Assignment: Extract every line of text from the data below and reproduce each one verbatim, leaving out the pictures.
*** Records for the exercise ***
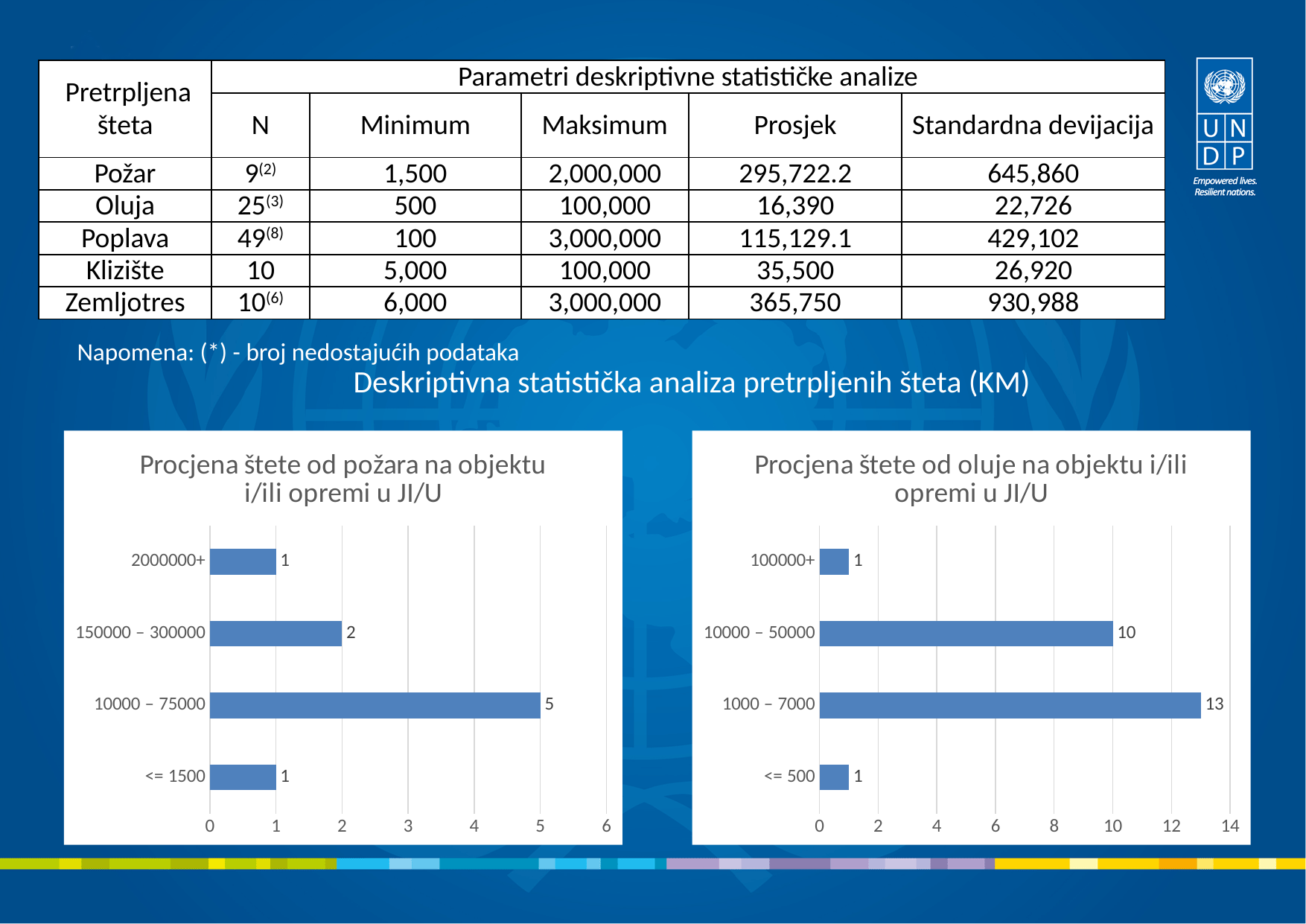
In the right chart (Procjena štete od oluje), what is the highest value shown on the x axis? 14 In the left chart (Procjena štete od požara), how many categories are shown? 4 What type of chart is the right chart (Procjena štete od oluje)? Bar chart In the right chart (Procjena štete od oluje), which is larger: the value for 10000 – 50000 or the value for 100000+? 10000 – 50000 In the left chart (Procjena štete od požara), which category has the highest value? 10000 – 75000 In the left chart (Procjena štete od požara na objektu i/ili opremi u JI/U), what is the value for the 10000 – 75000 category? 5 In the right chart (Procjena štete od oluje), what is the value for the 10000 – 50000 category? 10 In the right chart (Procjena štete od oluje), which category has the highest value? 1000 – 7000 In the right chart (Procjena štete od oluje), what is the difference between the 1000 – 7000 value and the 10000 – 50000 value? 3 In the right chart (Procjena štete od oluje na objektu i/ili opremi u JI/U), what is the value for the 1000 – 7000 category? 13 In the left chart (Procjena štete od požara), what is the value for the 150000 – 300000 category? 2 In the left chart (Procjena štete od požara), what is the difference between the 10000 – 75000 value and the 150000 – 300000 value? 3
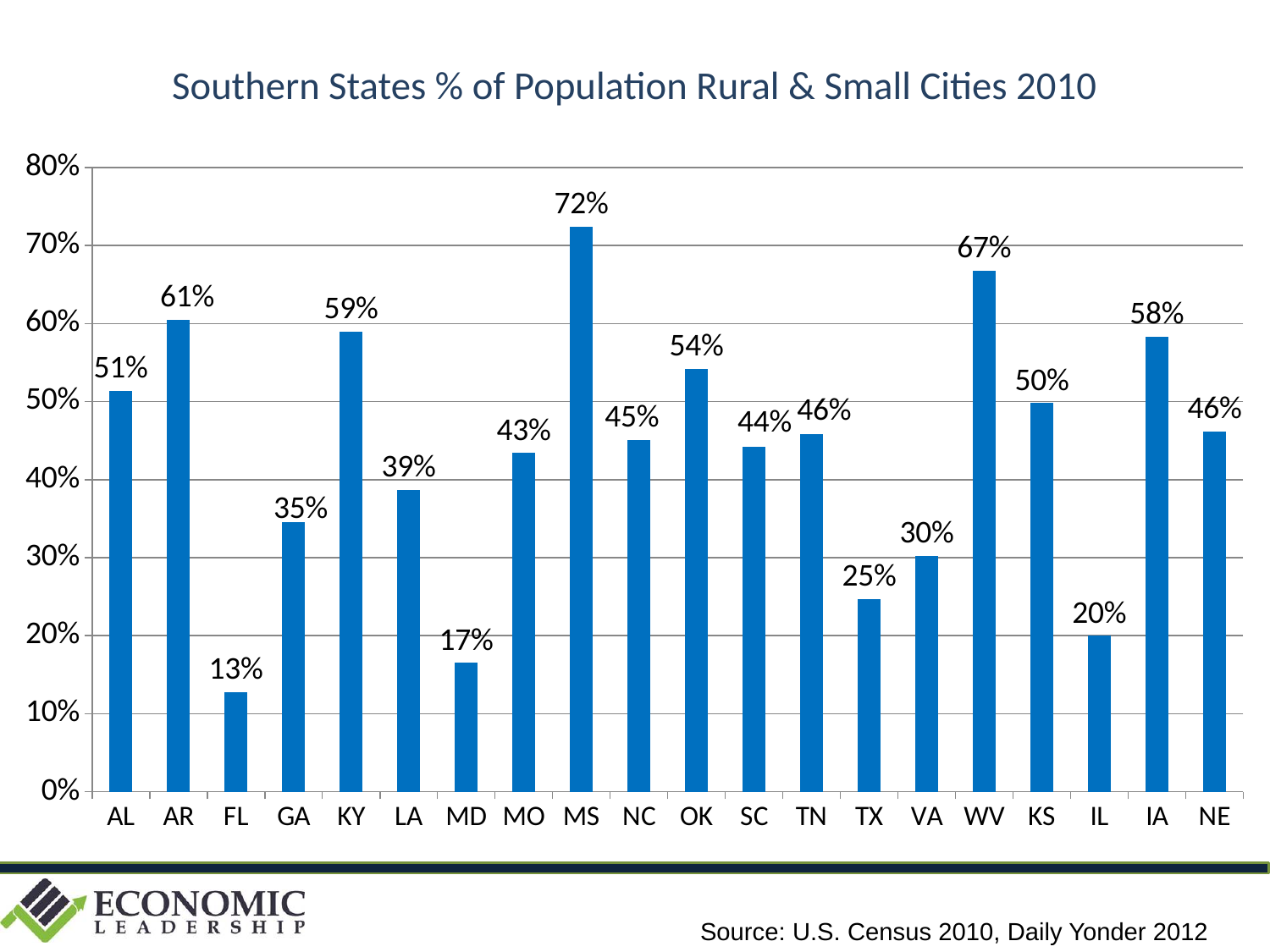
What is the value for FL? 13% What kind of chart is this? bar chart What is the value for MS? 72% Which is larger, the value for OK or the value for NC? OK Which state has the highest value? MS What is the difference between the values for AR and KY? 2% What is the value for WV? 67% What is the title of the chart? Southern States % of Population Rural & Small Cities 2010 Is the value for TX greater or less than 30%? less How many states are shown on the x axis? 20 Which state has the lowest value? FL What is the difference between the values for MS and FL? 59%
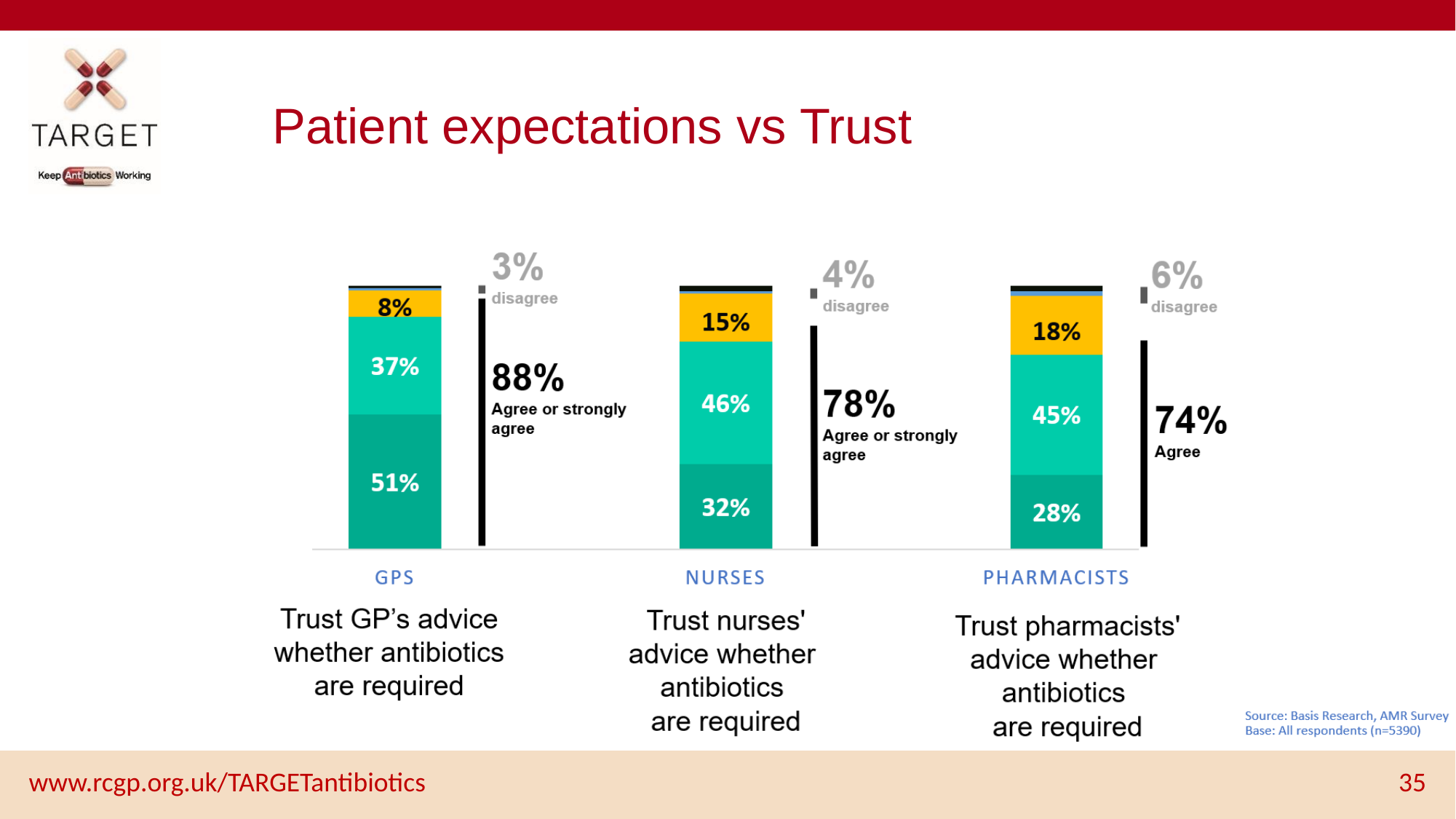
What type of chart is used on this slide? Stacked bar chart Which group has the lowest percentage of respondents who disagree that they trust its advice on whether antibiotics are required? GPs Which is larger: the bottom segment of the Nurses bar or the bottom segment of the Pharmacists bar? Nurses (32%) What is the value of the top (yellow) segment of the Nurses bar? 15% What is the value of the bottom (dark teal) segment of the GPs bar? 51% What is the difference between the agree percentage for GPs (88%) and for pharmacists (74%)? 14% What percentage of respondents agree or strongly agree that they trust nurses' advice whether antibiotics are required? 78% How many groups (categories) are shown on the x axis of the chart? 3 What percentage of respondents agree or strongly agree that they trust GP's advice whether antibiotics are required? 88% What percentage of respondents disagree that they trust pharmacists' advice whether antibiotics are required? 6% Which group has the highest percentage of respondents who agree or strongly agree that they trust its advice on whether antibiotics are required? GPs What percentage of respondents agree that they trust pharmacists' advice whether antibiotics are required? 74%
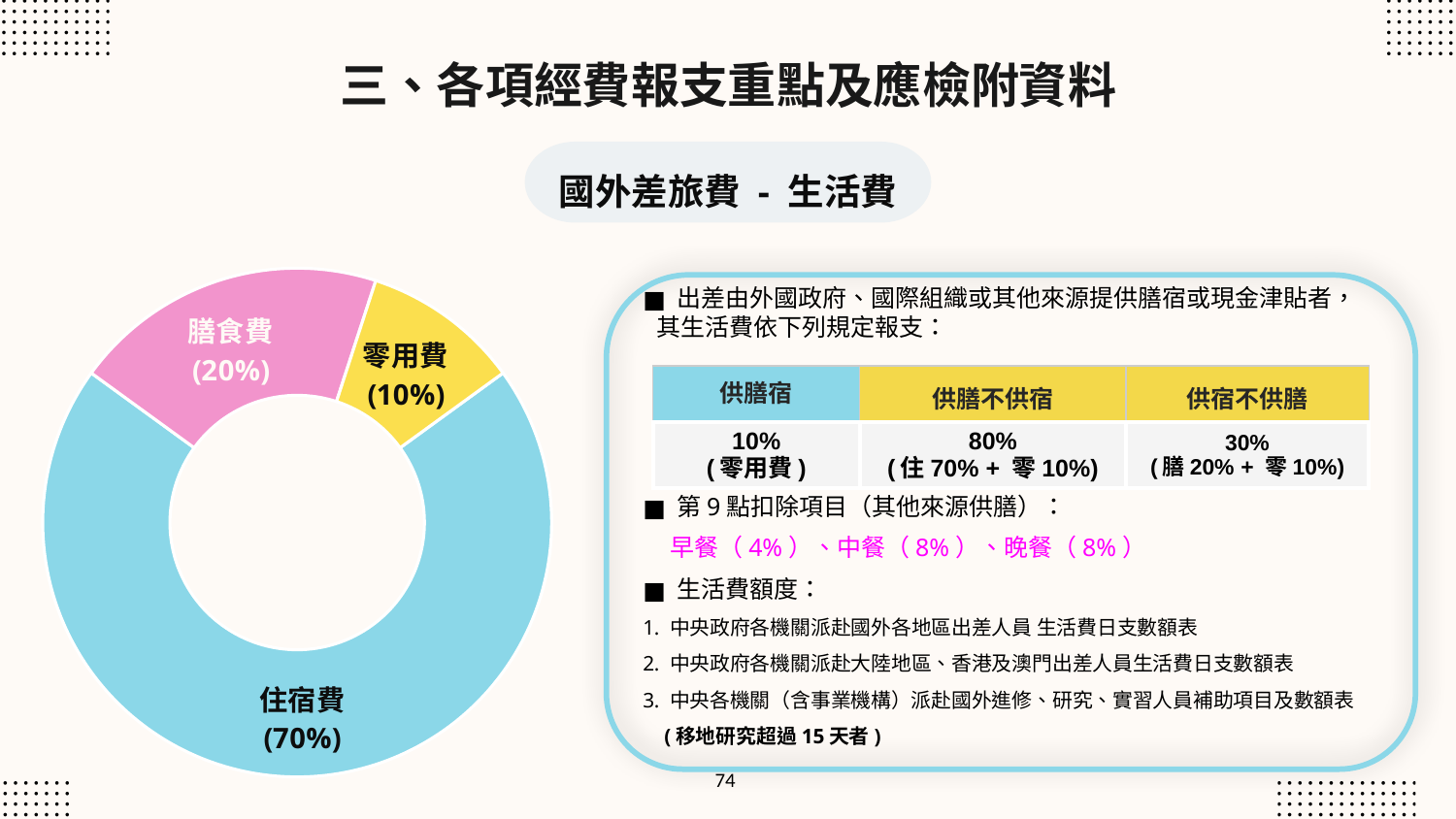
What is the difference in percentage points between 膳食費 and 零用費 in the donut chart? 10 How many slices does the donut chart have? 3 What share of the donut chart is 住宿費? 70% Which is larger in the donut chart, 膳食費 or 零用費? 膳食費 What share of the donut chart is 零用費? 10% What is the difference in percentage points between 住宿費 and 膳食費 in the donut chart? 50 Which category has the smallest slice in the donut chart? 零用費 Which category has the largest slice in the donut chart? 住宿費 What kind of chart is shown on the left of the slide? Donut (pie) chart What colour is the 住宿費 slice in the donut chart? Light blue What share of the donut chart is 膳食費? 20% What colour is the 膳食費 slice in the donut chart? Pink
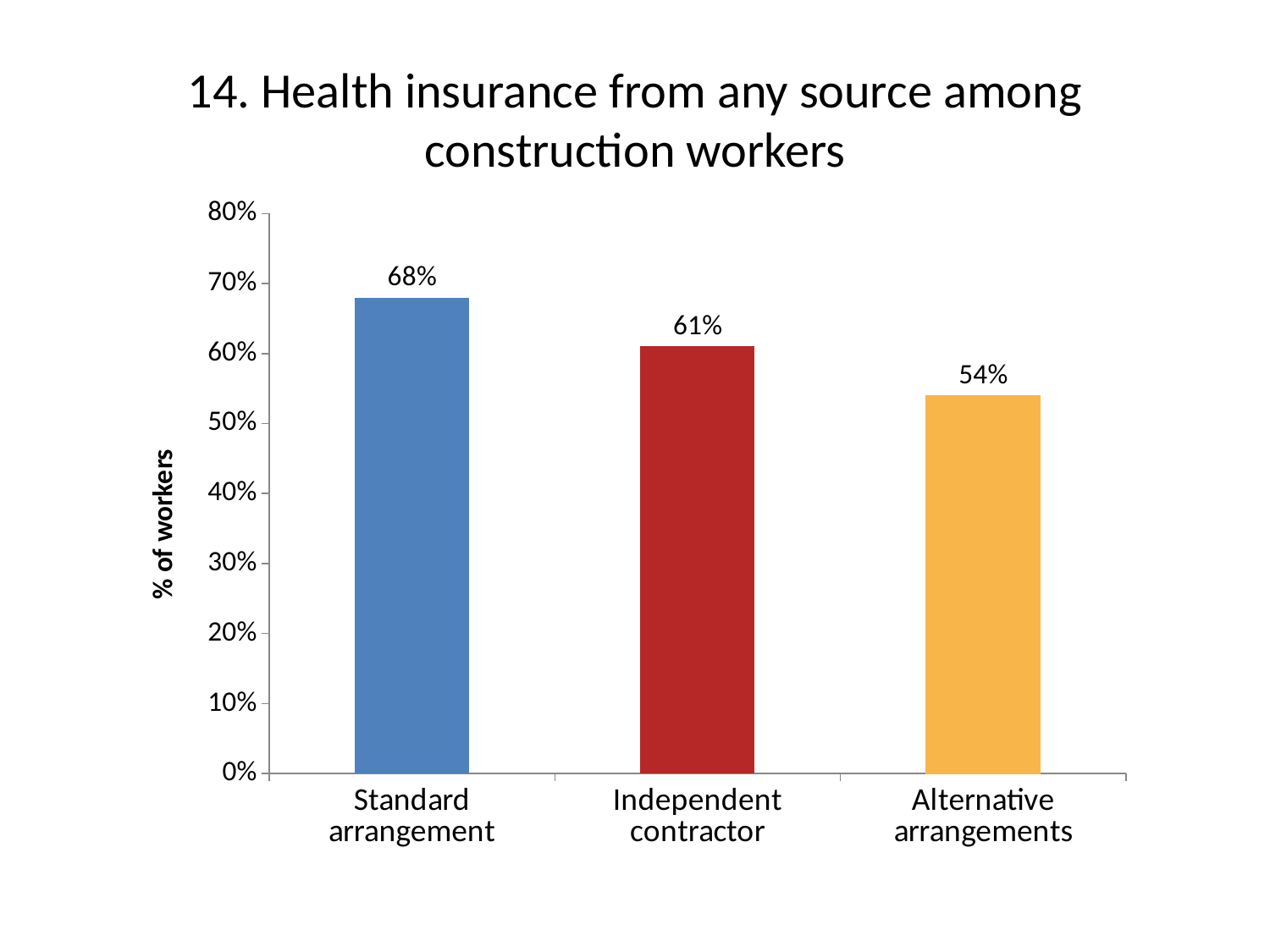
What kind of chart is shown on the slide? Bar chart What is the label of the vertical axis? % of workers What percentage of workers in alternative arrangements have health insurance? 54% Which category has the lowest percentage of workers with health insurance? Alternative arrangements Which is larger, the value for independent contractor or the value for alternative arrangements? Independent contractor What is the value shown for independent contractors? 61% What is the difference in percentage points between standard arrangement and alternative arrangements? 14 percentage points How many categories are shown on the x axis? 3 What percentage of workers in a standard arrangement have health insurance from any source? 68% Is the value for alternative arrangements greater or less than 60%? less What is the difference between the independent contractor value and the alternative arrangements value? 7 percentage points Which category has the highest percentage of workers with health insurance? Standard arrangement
*** End of Records for the exercise ***
Result for this exercise:
In the right chart (Procjena štete od oluje), what is the highest value shown on the x axis? 14 In the left chart (Procjena štete od požara), how many categories are shown? 4 What type of chart is the right chart (Procjena štete od oluje)? Bar chart In the right chart (Procjena štete od oluje), which is larger: the value for 10000 – 50000 or the value for 100000+? 10000 – 50000 In the left chart (Procjena štete od požara), which category has the highest value? 10000 – 75000 In the left chart (Procjena štete od požara na objektu i/ili opremi u JI/U), what is the value for the 10000 – 75000 category? 5 In the right chart (Procjena štete od oluje), what is the value for the 10000 – 50000 category? 10 In the right chart (Procjena štete od oluje), which category has the highest value? 1000 – 7000 In the right chart (Procjena štete od oluje), what is the difference between the 1000 – 7000 value and the 10000 – 50000 value? 3 In the right chart (Procjena štete od oluje na objektu i/ili opremi u JI/U), what is the value for the 1000 – 7000 category? 13 In the left chart (Procjena štete od požara), what is the value for the 150000 – 300000 category? 2 In the left chart (Procjena štete od požara), what is the difference between the 10000 – 75000 value and the 150000 – 300000 value? 3
What is the value for FL? 13% What kind of chart is this? bar chart What is the value for MS? 72% Which is larger, the value for OK or the value for NC? OK Which state has the highest value? MS What is the difference between the values for AR and KY? 2% What is the value for WV? 67% What is the title of the chart? Southern States % of Population Rural & Small Cities 2010 Is the value for TX greater or less than 30%? less How many states are shown on the x axis? 20 Which state has the lowest value? FL What is the difference between the values for MS and FL? 59%
What type of chart is used on this slide? Stacked bar chart Which group has the lowest percentage of respondents who disagree that they trust its advice on whether antibiotics are required? GPs Which is larger: the bottom segment of the Nurses bar or the bottom segment of the Pharmacists bar? Nurses (32%) What is the value of the top (yellow) segment of the Nurses bar? 15% What is the value of the bottom (dark teal) segment of the GPs bar? 51% What is the difference between the agree percentage for GPs (88%) and for pharmacists (74%)? 14% What percentage of respondents agree or strongly agree that they trust nurses' advice whether antibiotics are required? 78% How many groups (categories) are shown on the x axis of the chart? 3 What percentage of respondents agree or strongly agree that they trust GP's advice whether antibiotics are required? 88% What percentage of respondents disagree that they trust pharmacists' advice whether antibiotics are required? 6% Which group has the highest percentage of respondents who agree or strongly agree that they trust its advice on whether antibiotics are required? GPs What percentage of respondents agree that they trust pharmacists' advice whether antibiotics are required? 74%
What is the difference in percentage points between 膳食費 and 零用費 in the donut chart? 10 How many slices does the donut chart have? 3 What share of the donut chart is 住宿費? 70% Which is larger in the donut chart, 膳食費 or 零用費? 膳食費 What share of the donut chart is 零用費? 10% What is the difference in percentage points between 住宿費 and 膳食費 in the donut chart? 50 Which category has the smallest slice in the donut chart? 零用費 Which category has the largest slice in the donut chart? 住宿費 What kind of chart is shown on the left of the slide? Donut (pie) chart What colour is the 住宿費 slice in the donut chart? Light blue What share of the donut chart is 膳食費? 20% What colour is the 膳食費 slice in the donut chart? Pink
What kind of chart is shown on the slide? Bar chart What is the label of the vertical axis? % of workers What percentage of workers in alternative arrangements have health insurance? 54% Which category has the lowest percentage of workers with health insurance? Alternative arrangements Which is larger, the value for independent contractor or the value for alternative arrangements? Independent contractor What is the value shown for independent contractors? 61% What is the difference in percentage points between standard arrangement and alternative arrangements? 14 percentage points How many categories are shown on the x axis? 3 What percentage of workers in a standard arrangement have health insurance from any source? 68% Is the value for alternative arrangements greater or less than 60%? less What is the difference between the independent contractor value and the alternative arrangements value? 7 percentage points Which category has the highest percentage of workers with health insurance? Standard arrangement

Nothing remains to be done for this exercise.